The fact that, as Simms puts it, Hitler “defined the ‘Jewish problem’ partly as a medical issue” also reflected a nationalism that had slipped from a simple extension of the tribal into the sort of pseudoscientific thinking that was far from unusual at the time. Hitler looked at humanity with a veterinarian’s eye, and, as, Simms explains, he was (even putting aside the country’s Jewish minority) less than impressed by a Germany that was “no longer based on a unitary [‘Nordic’] racial core” thanks to both immigration and, even more, emigration, particularly to America, of the “best . . . for centuries.” Drawn across the Atlantic by opportunity and, in particular, open spaces of the type that Germany, in Hitler’s view, lacked, they had helped build the nation that, by entering the war in 1917, had finally brought their ancestral homeland down.
Hitler, according to Simms, both admired and dreaded America. He respected America’s dynamism, its modernity, and its drive towards widespread prosperity. And he was also taken by the way that, as he saw it, the United States had created a “living space” for its people by crushing the indigenous people who had lived there beforehand, a precedent, in many respects, for the Lebensraum he dreamt of creating for Germany in the east. But he was also preoccupied with the growth of American power. Whatever Hitler’s earlier hopes might have been for an alliance with the British, a people he admired, Simms argues that he believed that there would have to be a final showdown between Germany and “Anglo-America,” and that this drove much of his strategy in the wartime years. Indeed, “the conviction that there would have to be a confrontation sooner or later” explains Hitler’s bewildering decision to declare war on the United States in the aftermath of Pearl Harbor.

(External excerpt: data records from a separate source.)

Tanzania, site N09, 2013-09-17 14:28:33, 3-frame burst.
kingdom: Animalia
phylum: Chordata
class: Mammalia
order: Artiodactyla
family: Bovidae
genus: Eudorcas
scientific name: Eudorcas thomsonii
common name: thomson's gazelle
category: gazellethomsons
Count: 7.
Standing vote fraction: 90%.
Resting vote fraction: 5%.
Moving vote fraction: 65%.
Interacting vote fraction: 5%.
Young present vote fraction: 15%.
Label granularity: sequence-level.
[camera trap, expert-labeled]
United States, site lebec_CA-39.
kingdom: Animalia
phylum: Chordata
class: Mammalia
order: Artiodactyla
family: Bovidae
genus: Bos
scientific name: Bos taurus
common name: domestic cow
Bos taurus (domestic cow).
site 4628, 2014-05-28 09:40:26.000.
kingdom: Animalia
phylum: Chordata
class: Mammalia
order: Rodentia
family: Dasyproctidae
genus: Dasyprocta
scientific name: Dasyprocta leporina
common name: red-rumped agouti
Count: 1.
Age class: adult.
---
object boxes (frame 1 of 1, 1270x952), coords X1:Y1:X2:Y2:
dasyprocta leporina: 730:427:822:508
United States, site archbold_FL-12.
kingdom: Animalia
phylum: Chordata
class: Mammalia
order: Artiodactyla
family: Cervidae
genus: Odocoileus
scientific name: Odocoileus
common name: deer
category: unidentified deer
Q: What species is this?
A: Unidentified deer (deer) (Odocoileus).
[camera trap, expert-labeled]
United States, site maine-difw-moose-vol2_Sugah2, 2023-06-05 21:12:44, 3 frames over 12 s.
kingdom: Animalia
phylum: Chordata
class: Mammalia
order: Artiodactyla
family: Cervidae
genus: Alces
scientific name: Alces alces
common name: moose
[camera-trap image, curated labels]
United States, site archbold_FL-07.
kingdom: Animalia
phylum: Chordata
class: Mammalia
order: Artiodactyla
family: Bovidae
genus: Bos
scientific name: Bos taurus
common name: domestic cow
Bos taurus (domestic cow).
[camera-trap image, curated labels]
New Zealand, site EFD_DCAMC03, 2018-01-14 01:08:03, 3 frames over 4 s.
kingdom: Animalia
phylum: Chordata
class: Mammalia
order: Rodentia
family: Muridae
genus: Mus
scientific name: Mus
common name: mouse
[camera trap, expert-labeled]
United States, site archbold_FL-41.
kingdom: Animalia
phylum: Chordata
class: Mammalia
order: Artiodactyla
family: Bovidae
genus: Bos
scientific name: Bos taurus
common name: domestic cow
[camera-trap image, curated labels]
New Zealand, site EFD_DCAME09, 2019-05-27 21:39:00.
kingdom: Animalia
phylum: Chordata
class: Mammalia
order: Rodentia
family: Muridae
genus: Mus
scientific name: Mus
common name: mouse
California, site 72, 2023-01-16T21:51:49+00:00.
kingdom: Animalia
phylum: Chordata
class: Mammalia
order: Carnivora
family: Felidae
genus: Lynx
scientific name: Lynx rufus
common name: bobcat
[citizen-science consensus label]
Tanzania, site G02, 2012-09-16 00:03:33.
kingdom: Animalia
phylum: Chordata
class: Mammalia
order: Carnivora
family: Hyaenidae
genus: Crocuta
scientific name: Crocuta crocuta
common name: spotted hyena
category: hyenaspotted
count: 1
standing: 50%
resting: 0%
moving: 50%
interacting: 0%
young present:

The American angle is a proposition (and this is far from the only instance in which he succumbs to this temptation) that Simms pushes too far, but, for all its flaws, this book, which should be read as a contribution to a debate rather than as a definitive text, is a worthwhile reexamination of some long-standing assumptions about the Third Reich, on, additionally, topics such as Hitler’s interwar attitudes to Poland and — a perennial favorite — just how socialist National Socialism really was. The result is often thought-provoking, sometimes enlightening, and rarely uninteresting, but to return to Simms’s original admission, it is not “the ‘whole’ Hitler.”
For something closer to that, it may well be worth waiting to see if Ullrich’s second volume builds on the success of the first.
This article appears as “Hitler Revisited” in the March 9, 2020, print edition of National Review.